Thursday, April 12, 2012

Breaking the grid


While in New York City this past weekend I had the chance to the see the 8-foot-long, hand-drawn plan adopted by the Commissioners exactly 200 years ago for the future development of the city. The map (a portion of which is shown above) is the centerpiece of an exhibit called "The Greatest Grid" at the Museum of the City of New York.

The colonial and post-Revolutionary city had developed more or less willy-nilly at the southern end of Manhattan Island. The new plan called for a rigid grid of north-south avenues and east-west streets embracing the rest of the island. Numbered avenues. Numbered streets. A grid that made no concessions to nature -- not to topography, nor watercourses, nor shorelines, nor field or forest. An assertion of utter and paramount human dominion. Of rectangular efficiency. Of economic reductionism. Nature was not consulted.

And so it was. And so it is. With few exceptions.

The ancient Native American trail that traversed the island north to south managed to resist the grid to become the diagonally-slicing boulevard known today as Broadway. This defiance of rectangularity gave the city some of its liveliest spaces, most prominently Times Square. Times Square throbs with human excitement, but -- nature? -- you'd be hard pressed to find so much as a dandelion sprouting from a crack.
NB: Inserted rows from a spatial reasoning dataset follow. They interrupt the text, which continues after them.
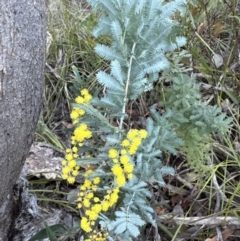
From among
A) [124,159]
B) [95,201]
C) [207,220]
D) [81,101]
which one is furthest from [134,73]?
[207,220]

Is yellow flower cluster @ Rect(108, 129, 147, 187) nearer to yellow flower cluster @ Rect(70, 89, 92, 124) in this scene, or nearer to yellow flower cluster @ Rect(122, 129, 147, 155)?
yellow flower cluster @ Rect(122, 129, 147, 155)

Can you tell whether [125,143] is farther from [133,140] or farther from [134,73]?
[134,73]

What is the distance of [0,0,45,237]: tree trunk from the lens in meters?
1.28

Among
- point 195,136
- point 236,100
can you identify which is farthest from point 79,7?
point 195,136

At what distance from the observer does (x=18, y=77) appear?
133 centimetres

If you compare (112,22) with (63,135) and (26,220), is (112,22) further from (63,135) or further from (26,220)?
(63,135)

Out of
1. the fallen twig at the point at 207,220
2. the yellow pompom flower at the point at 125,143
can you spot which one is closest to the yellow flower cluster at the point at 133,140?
the yellow pompom flower at the point at 125,143

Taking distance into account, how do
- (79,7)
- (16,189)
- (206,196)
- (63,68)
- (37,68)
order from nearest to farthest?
(37,68)
(16,189)
(206,196)
(63,68)
(79,7)

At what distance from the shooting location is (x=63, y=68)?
101 inches

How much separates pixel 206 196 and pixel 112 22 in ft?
2.99

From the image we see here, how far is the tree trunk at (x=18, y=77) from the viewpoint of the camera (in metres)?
1.28

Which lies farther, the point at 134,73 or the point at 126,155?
the point at 134,73

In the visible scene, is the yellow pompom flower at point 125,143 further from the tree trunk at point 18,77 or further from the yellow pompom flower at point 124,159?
the tree trunk at point 18,77

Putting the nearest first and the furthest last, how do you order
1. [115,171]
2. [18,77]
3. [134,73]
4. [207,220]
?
[18,77], [115,171], [134,73], [207,220]
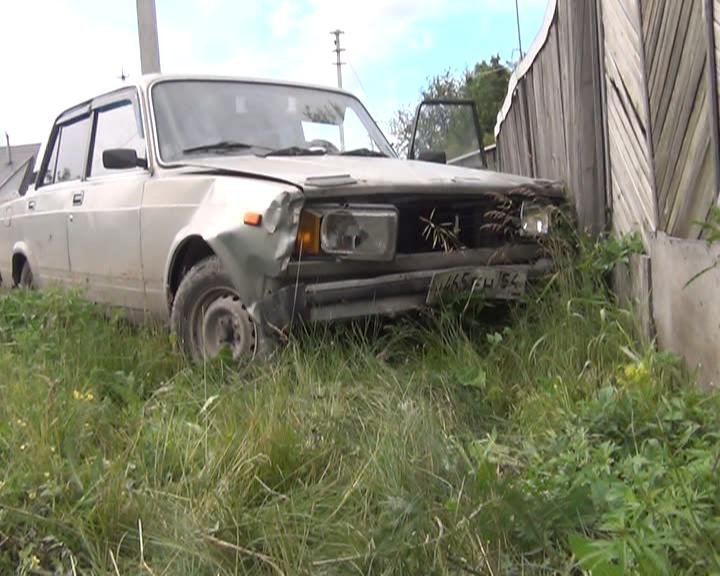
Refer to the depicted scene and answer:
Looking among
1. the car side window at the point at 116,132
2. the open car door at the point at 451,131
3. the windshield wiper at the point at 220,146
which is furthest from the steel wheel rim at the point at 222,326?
the open car door at the point at 451,131

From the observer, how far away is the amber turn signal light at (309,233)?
381 centimetres

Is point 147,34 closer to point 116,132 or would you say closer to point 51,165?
point 51,165

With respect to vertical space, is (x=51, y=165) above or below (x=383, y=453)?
above

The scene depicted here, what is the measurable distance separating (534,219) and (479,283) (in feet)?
1.96

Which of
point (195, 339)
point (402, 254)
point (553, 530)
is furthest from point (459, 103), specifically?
point (553, 530)

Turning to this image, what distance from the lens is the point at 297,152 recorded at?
16.6ft

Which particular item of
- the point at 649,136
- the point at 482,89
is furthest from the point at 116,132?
the point at 482,89

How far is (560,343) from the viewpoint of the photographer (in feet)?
12.7

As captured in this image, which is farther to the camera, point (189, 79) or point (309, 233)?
point (189, 79)

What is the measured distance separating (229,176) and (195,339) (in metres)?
0.88

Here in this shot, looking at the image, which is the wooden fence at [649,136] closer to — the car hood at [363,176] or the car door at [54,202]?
the car hood at [363,176]

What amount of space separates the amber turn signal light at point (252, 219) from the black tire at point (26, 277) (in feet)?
12.0

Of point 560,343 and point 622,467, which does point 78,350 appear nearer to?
point 560,343

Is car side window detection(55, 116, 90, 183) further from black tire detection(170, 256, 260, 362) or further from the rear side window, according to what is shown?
black tire detection(170, 256, 260, 362)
The great miracle of Manhattan is the gaping hole in the grid, that vast living lung which is Central Park, completed in 1857, Frederick Law Olmsted's brilliant acknowledgement that nature has something to teach us, even about what it means to be civilized. To be sure, Central Park is a mammoth work of human design and engineering, but to his credit Olmstead worked on a canvas that was nature as he found it. It was not wilderness he gave us, but wilderness transformed by conscious spirit.


To step out of the grid for a walk in the park, as I did this past Sunday, is to be reminded that, body and soul, we are organic beings who will only thrive and prosper in the future if we can carry with us some measure of the organic milieu that gave us birth -- nature embellished by human art and artifice.